Dai versi a Non risponde mai nessuno, il racconto di Cesare e Luciano, figlio e padre, nel momento in cui è il figlio a dover decidere per il padre, dai versi alla realtà. Con dialoghi plausibili, dialoghi che ci appartengono, Simone riesce a portare noi lettori nelle case, nelle situazioni, come se ci fossimo anche noi seduti a quelle sedie accanto a Luciano, alle bollette che non apre, ai contratti che fa e disfà, al declino di una lucidità che lo priva dell’autonomia. Nella solitudine del vivere la figura del sociale diventa solo un modulo da riempire, una fila d’attesa da rispettare.

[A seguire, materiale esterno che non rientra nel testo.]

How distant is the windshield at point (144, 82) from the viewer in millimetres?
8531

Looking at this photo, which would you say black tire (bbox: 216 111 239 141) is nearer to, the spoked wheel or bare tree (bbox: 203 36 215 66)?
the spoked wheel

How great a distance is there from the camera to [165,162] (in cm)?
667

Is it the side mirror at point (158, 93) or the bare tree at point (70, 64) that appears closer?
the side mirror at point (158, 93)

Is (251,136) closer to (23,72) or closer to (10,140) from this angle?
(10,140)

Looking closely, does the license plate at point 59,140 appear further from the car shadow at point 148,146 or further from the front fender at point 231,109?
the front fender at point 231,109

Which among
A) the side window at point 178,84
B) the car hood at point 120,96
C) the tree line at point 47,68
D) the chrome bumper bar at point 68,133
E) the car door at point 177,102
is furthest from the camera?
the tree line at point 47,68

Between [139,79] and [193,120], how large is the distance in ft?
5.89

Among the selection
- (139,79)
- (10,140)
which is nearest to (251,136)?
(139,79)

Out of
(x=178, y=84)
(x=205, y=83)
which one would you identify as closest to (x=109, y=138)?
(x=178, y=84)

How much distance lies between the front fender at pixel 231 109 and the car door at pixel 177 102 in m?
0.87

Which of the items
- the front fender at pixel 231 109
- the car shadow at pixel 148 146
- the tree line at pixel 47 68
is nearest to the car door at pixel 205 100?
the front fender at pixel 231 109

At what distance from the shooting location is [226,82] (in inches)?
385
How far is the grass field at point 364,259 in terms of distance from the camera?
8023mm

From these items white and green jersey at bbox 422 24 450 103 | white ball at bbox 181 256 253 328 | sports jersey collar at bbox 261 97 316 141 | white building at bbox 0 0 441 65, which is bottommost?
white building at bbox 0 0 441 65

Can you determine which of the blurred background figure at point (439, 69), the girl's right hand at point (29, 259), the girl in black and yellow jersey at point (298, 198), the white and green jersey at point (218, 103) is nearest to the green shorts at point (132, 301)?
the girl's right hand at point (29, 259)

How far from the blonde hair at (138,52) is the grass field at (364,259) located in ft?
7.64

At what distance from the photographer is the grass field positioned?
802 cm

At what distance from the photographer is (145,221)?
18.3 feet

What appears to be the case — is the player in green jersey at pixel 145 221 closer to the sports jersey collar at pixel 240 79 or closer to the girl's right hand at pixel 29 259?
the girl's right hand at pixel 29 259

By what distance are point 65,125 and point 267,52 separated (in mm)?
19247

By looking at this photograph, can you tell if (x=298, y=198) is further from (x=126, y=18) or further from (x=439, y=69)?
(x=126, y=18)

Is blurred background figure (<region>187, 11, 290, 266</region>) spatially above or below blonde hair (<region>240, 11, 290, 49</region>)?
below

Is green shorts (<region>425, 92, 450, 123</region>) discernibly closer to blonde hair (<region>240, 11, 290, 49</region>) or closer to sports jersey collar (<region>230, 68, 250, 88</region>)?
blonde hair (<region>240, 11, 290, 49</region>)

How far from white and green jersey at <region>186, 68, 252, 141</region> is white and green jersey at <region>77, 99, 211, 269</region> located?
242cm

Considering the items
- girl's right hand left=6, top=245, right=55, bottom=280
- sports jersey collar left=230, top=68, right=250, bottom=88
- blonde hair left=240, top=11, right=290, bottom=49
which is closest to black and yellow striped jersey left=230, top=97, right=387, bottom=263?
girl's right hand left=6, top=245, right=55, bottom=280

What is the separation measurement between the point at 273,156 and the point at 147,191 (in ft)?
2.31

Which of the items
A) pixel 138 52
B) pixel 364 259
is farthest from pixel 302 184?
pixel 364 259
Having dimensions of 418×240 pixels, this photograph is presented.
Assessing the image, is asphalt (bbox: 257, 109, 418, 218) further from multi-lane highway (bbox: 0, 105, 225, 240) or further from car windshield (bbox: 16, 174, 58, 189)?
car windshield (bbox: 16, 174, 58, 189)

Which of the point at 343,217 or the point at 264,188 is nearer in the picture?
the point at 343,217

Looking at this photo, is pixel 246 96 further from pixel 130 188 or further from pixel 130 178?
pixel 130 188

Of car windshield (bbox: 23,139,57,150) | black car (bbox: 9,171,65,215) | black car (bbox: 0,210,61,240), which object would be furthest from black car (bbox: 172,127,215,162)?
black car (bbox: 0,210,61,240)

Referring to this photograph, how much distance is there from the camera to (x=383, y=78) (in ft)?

Tutti i racconti sono utili, utili alla lettura e al dialogo interiore, dialogo che non dovrebbe cessare mai nel continuo interrogarsi sulle azione di cui ci si vergogna o di cui si è consapevoli della cattiveria insita eppure si compiono lo stesso.
Nelle prove che ciascuno affronterà ci sarà sempre quella vergogna e cattiveria insita nella miseria delle azioni umane.